As of July 16, 2019, the following models have been made available:
* XLNet-Large, Cased: 24-layer, 1024-hidden, 16-heads
* XLNet-Base, Cased: 12-layer, 768-hidden, 12-heads. This model is trained on full data (different from the one in the paper).
We only release cased models for now because on the tasks we consider, we found: (1) for the base setting, cased and uncased models have similar performance; (2) for the large setting, cased models are a bit better in some tasks.
Each .zip file contains three items:
* A TensorFlow checkpoint (xlnet_model.ckpt) containing the pre-trained weights (which is actually 3 files).
* A Sentence Piece model (spiece.model) used for (de)tokenization.
* A config file (xlnet_config.json) which specifies the hyperparameters of the model.
We also plan to continuously release more pretrained models under different settings, including: * A pretrained model that is finetuned on Wikipedia. This can be used for tasks with Wikipedia text such as SQuAD and HotpotQA. * Pretrained models with other hyperparameter configurations, targeting specific downstream tasks. * Pretrained models that benefit from new techniques.
To receive notifications about updates, announcements and new releases, we recommend subscribing to the XLNet on Google Groups.
As of June 19, 2019, this code base has been tested with TensorFlow 1.13.1 under Python2.
XLNet-Large SOTA results in the paper using GPUs with 12GB - 16GB of RAM, because a 16GB GPU is only able to hold a single sequence with length 512 for XLNet-Large.
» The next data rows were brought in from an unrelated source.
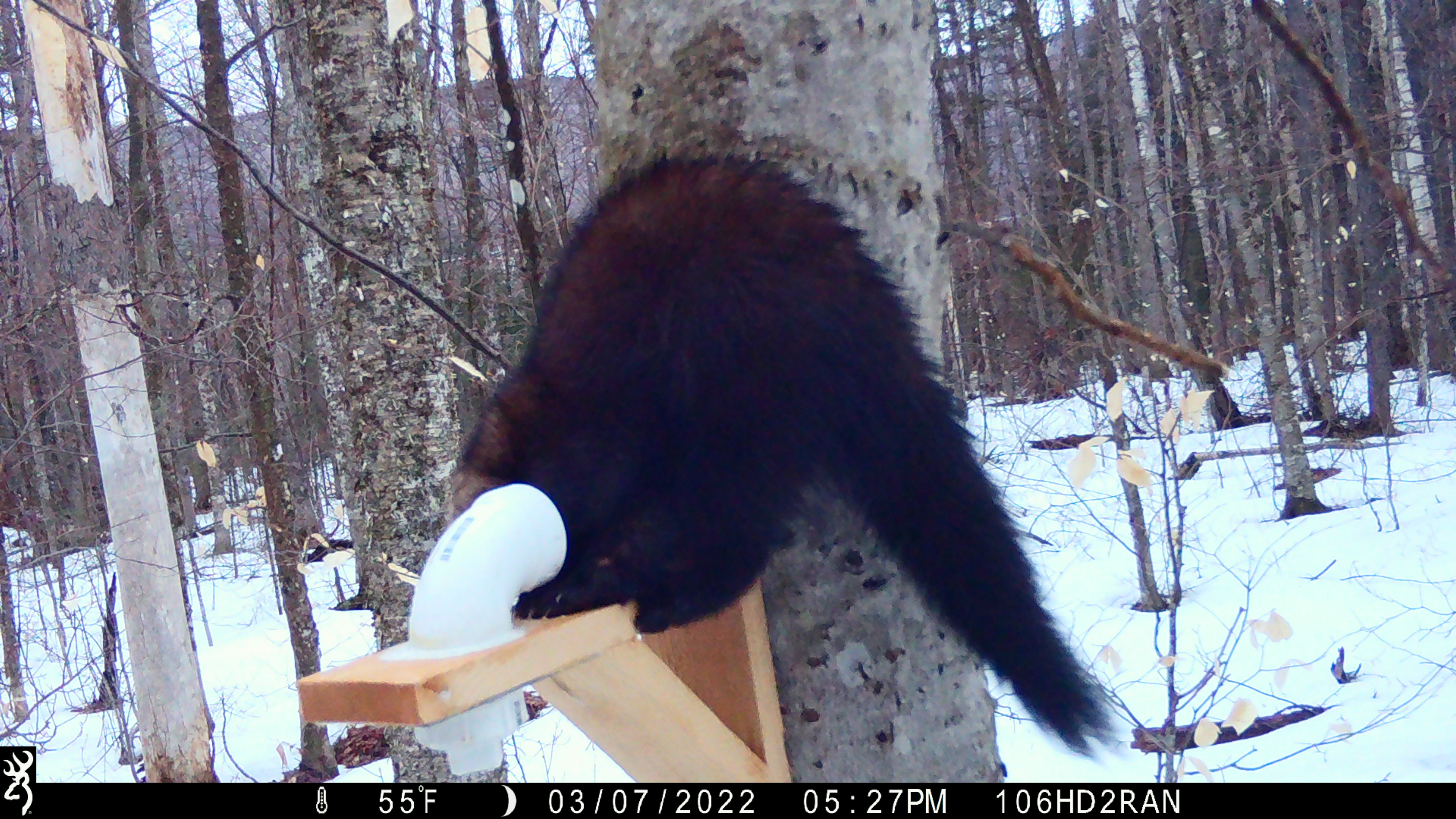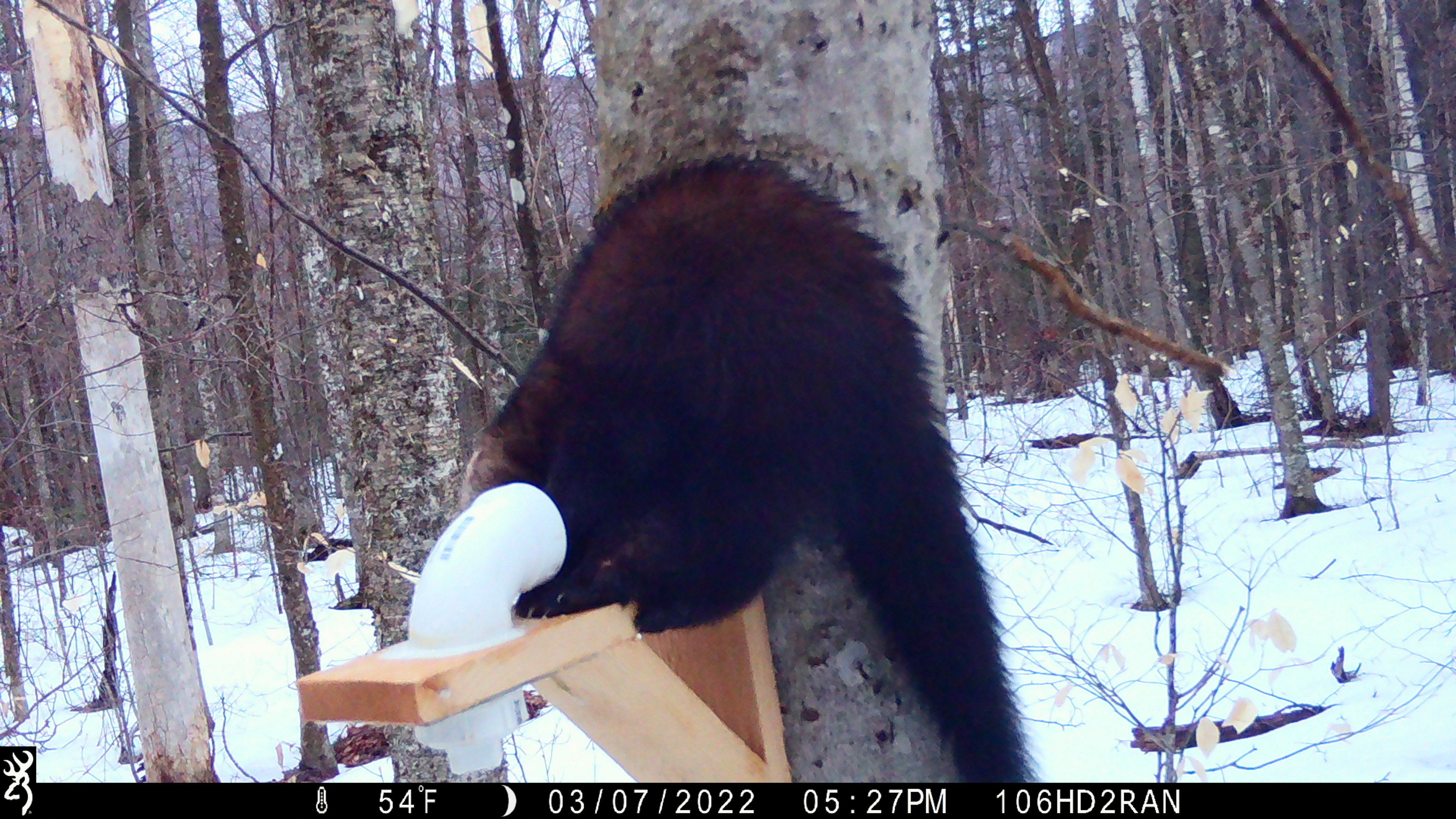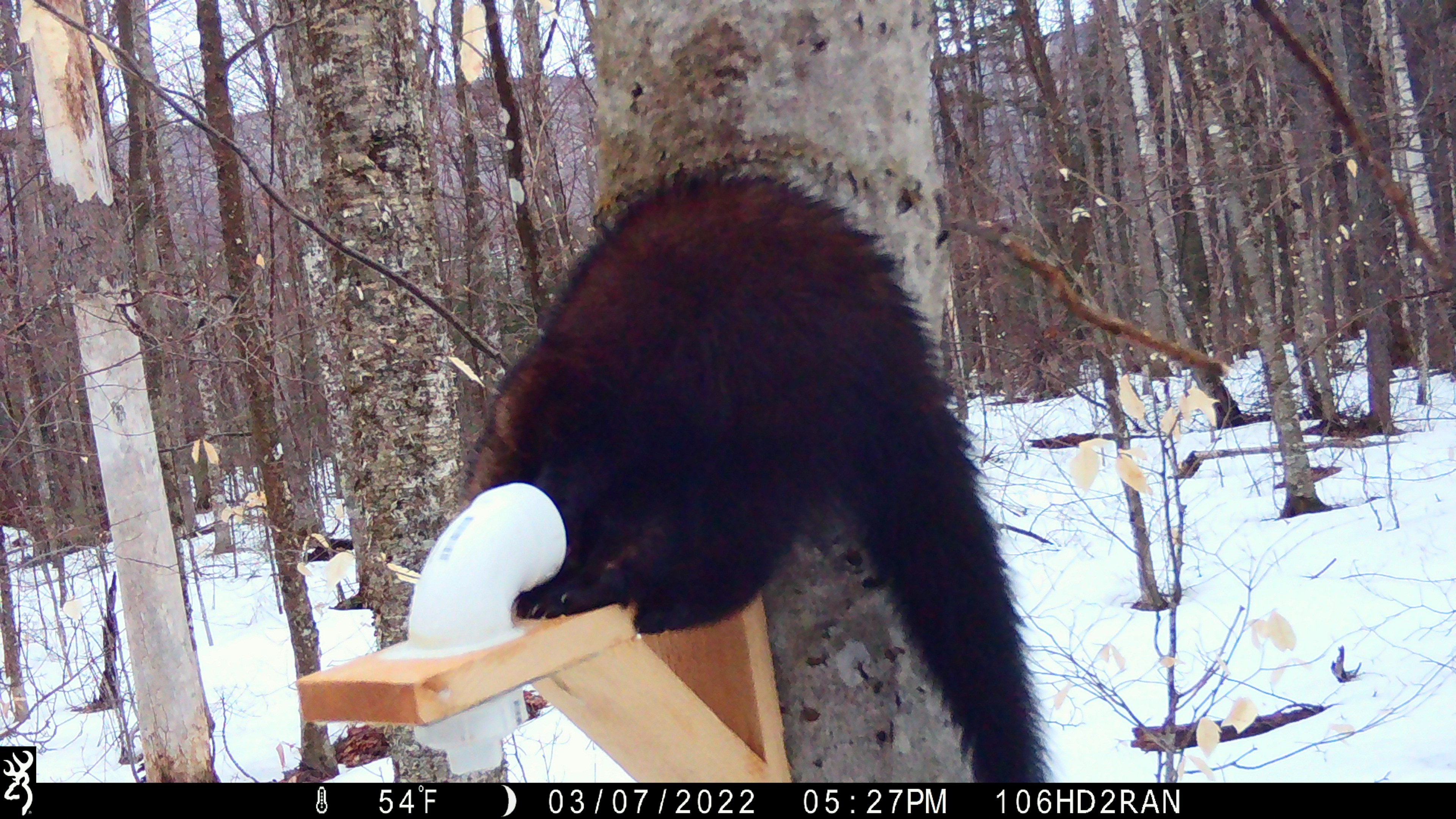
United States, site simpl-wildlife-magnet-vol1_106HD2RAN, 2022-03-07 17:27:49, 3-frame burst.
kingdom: Animalia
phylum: Chordata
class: Mammalia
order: Carnivora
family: Mustelidae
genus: Pekania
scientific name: Pekania pennanti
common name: fisher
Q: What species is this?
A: Fisher (Pekania pennanti).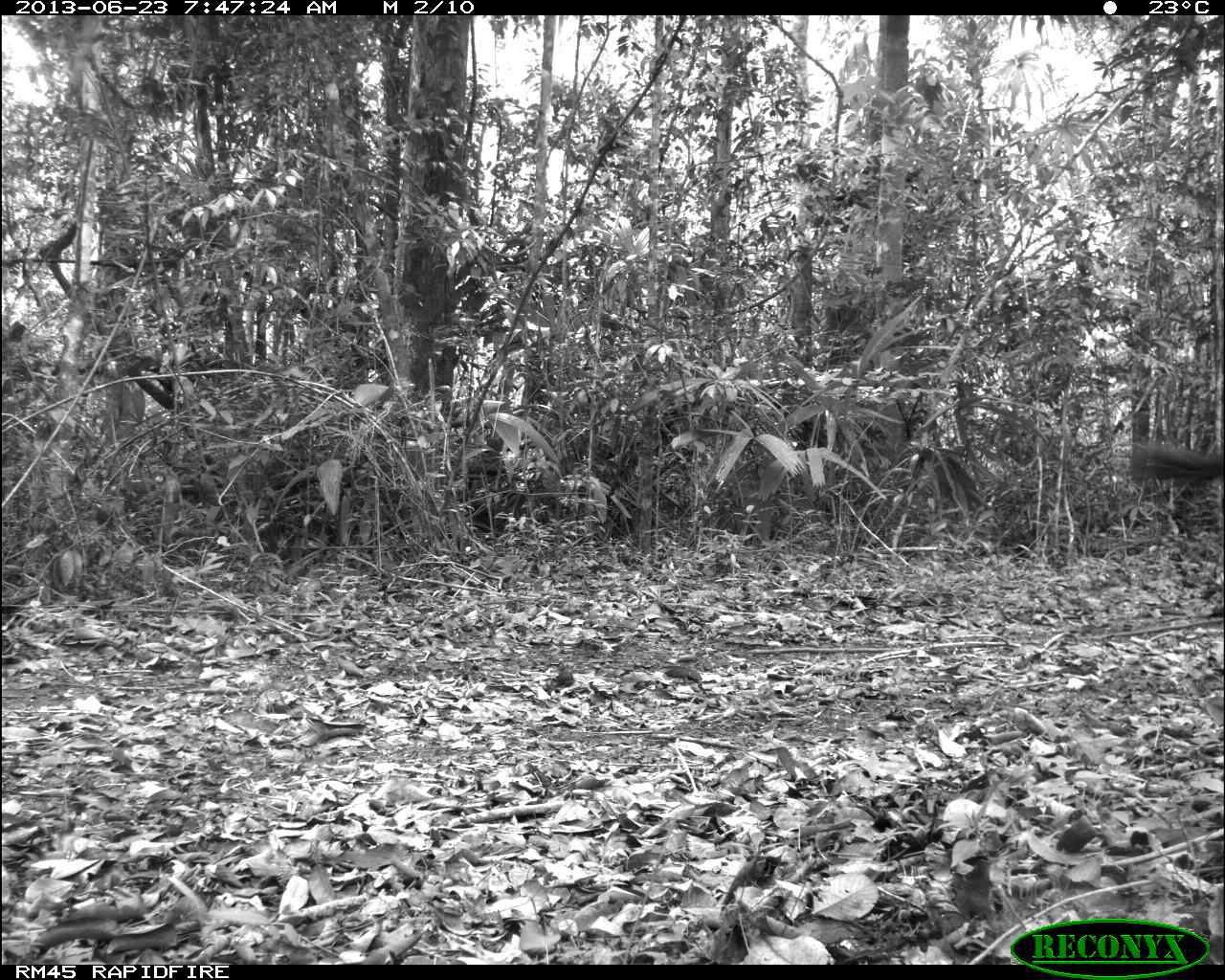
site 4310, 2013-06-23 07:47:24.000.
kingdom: Animalia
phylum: Chordata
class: Mammalia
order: Perissodactyla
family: Equidae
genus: Equus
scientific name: Equus ferus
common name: wild horse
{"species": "Equus ferus (wild horse)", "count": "1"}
Therefore, a large number (ranging from 32 to 128, equal to batch_size) of GPUs are required to reproduce many results in the paper.Given the memory issue mentioned above, using the default finetuning scripts (run_classifier.py and run_squad.py), we benchmarked the maximum batch size on a single 16GB GPU with TensorFlow 1.13.1:
| System | Seq Length | Max Batch Size |
|---|---|---|
XLNet-Base |
64 | 120 |
| ... | 128 | 56 |
| ... | 256 | 24 |
| ... | 512 | 8 |
XLNet-Large |
64 | 16 |
| ... | 128 | 8 |
| ... | 256 | 2 |
| ... | 512 | 1 |
In most cases, it is possible to reduce the batch size train_batch_size or the maximum sequence length max_seq_length to fit in given hardware. The decrease in performance depends on the task and the available resources.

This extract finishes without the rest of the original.